## Data for this exercise:
+---+
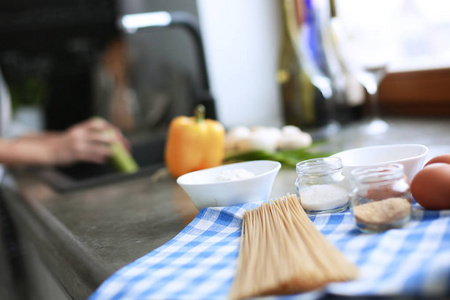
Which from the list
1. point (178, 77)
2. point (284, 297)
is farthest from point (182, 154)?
point (178, 77)

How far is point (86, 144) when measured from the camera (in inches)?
54.1

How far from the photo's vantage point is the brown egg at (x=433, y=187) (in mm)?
490

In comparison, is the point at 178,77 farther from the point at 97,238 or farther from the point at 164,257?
the point at 164,257

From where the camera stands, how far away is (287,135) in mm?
1057

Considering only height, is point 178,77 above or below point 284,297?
above

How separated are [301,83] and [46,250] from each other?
0.83 metres

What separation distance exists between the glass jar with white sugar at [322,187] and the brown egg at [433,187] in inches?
3.3

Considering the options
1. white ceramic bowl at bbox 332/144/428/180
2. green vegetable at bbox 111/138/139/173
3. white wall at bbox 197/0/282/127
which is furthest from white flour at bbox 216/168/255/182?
white wall at bbox 197/0/282/127

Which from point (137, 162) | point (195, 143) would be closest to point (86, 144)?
point (137, 162)

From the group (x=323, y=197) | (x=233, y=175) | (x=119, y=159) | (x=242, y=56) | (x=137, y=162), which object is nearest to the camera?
(x=323, y=197)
+---+
## What you will do:
Print the portion of the listing above starting at the line that contains "How far from" and ending at the last line of the listing, with both ends included and every line reproduced without change.

## In response:
How far from the photo's vantage point is the brown egg at (x=433, y=187) (in mm)?
490

In comparison, is the point at 178,77 farther from the point at 97,238 or farther from the point at 164,257?
the point at 164,257

From where the camera stands, how far away is (287,135) in mm?
1057

Considering only height, is point 178,77 above or below point 284,297?
above

How separated are [301,83] and [46,250] from each other?
0.83 metres

What separation distance exists between the glass jar with white sugar at [322,187] and the brown egg at [433,187] in inches?
3.3

Considering the options
1. white ceramic bowl at bbox 332/144/428/180
2. green vegetable at bbox 111/138/139/173
3. white wall at bbox 197/0/282/127
which is furthest from white flour at bbox 216/168/255/182?
white wall at bbox 197/0/282/127

Which from point (137, 162) | point (195, 143) would be closest to point (86, 144)?
point (137, 162)

From the group (x=323, y=197) | (x=233, y=175) | (x=119, y=159) | (x=242, y=56) | (x=137, y=162), which object is nearest to the camera?
(x=323, y=197)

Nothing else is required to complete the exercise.